» **Activity list**
A: Reproduce the passage on network self-healing from "Cluster distance after" to "targeted node removal.".
B: Summarize the passage on network self-healing in two sentences.

» **Extract to read**
^^^^^^^^
Simple and efficient self-healing strategy for damaged complex networks

The process of destroying a complex network through node removal has been the subject of extensive interest and research. Node loss typically leaves the network disintegrated into many small and isolated clusters. Here we show that these clusters typically remain close to each other and we suggest a simple algorithm that is able to reverse the inflicted damage by restoring the network's functionality. After damage, each node decides independently whether to create a new link depending on the fraction of neighbors it has lost. In addition to relying only on local information, where nodes do not need knowledge of the global network status, we impose the additional constraint that new links should be as short as possible (i.e., that the new edge completes a shortest possible new cycle). We demonstrate that this self-healing method operates very efficiently, both in model and real networks. For example, after removing the most connected airports in the USA, the self-healing algorithm rejoined almost 90% of the surviving airports.

Figure 1

Cluster distance after damage. (a) A toy network. (b) A number of nodes are removed from the network. (c) The remaining clusters in the network. (d) We consider each cluster to be one unit. The distance between the clusters, $r_{\mathrm{sep}}$, is measured according to the distances of cluster nodes in the original network. (e) The change of intercluster distance, $r_{\mathrm{sep}}$, as a function of removed nodes, $p$, for model and real networks after random node removal. (f) The change of intercluster distance, $r_{\mathrm{sep}}$, as a function of removed nodes, $p$, for model and real networks after targeted node removal.

Figure 2

Demonstration of the self-healing algorithm. (a) The initial structure of a toy network. (b) Three nodes, indicated by green (light gray), are removed from the network along with all their links. (c) The nodes that have lost half or more of their neighbors (blue nodes, empty symbols) will seek new connections. (d) These nodes will choose to connect to a random surviving node, if its distance $r$ in the original A network is at most $r_{\max }$. Here we use $r_{\max }=2$. (e) (Left panel) Network of airport connections in USA. (Middle panel) A targeted attack removes the 20% most connected airport nodes, and results to a disconnected network. The removed nodes are shown in green (light gray). (Right panel) The nodes that have lost more than 50% of their neighbors (shown in blue, dark gray) try to establish new links within distance $r_{\max }=2$. The new links (red lines) restore the large-scale network connectivity.
^^^^^^^^
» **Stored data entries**

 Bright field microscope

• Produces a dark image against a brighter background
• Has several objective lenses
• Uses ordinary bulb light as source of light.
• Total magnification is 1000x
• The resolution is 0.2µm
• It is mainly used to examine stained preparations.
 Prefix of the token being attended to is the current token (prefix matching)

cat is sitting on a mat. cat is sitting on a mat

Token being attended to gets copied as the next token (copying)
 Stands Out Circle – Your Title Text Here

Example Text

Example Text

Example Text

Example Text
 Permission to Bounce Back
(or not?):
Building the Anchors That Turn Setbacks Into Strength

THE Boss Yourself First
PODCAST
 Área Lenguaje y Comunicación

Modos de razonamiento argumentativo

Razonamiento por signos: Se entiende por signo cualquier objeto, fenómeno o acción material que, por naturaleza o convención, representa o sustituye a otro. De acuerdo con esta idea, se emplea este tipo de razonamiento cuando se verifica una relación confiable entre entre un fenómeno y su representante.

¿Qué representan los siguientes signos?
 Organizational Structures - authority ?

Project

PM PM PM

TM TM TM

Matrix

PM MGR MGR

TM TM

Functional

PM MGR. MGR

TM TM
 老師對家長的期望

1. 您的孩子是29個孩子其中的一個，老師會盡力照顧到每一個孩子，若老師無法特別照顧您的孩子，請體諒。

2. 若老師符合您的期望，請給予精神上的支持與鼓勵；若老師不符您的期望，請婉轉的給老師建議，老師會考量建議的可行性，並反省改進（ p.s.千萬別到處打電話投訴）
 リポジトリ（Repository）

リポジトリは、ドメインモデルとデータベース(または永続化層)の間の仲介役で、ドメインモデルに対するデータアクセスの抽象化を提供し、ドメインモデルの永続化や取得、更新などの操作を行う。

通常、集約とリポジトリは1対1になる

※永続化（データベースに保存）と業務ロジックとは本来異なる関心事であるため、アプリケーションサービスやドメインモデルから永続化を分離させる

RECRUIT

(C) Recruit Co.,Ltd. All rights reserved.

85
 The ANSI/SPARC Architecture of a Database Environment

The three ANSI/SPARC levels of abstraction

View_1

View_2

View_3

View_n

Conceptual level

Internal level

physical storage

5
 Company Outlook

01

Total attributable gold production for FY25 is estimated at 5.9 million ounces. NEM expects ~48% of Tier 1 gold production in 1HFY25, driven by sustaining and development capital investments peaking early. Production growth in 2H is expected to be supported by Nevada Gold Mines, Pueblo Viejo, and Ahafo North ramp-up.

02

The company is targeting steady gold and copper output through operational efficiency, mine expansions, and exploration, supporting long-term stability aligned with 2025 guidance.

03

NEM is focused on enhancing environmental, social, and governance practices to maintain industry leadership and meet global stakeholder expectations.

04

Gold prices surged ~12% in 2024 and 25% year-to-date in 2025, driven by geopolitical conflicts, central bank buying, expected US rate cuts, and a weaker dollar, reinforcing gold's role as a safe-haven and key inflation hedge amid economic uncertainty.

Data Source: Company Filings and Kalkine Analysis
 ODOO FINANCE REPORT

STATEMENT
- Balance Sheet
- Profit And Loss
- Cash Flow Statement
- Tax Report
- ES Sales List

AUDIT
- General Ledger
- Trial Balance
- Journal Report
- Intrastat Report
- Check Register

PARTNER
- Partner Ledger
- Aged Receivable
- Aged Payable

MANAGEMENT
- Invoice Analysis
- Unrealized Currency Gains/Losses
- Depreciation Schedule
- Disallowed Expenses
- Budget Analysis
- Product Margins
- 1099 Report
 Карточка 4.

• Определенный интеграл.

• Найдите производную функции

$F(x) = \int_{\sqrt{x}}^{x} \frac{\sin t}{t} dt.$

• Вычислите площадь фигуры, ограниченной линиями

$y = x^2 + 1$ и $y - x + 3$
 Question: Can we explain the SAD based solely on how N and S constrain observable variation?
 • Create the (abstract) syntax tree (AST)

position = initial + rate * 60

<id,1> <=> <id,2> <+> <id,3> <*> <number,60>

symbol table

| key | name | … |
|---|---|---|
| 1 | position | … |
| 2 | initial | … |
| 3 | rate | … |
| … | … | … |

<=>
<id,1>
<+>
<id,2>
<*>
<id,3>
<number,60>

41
^^^^^^^^
» **Answers for the exercise**
A:
Cluster distance after damage. (a) A toy network. (b) A number of nodes are removed from the network. (c) The remaining clusters in the network. (d) We consider each cluster to be one unit. The distance between the clusters, $r_{\mathrm{sep}}$, is measured according to the distances of cluster nodes in the original network. (e) The change of intercluster distance, $r_{\mathrm{sep}}$, as a function of removed nodes, $p$, for model and real networks after random node removal. (f) The change of intercluster distance, $r_{\mathrm{sep}}$, as a function of removed nodes, $p$, for model and real networks after targeted node removal.

B: Removing nodes usually breaks a complex network into many small, isolated clusters, but these clusters tend to stay close to each other, and a simple algorithm can restore the network's functionality. In this algorithm, each node uses only local information to decide whether to form a new, as-short-as-possible link based on the fraction of neighbors it has lost, and the method works efficiently in model and real networks, rejoining almost 90% of the surviving US airports after the most connected ones were removed.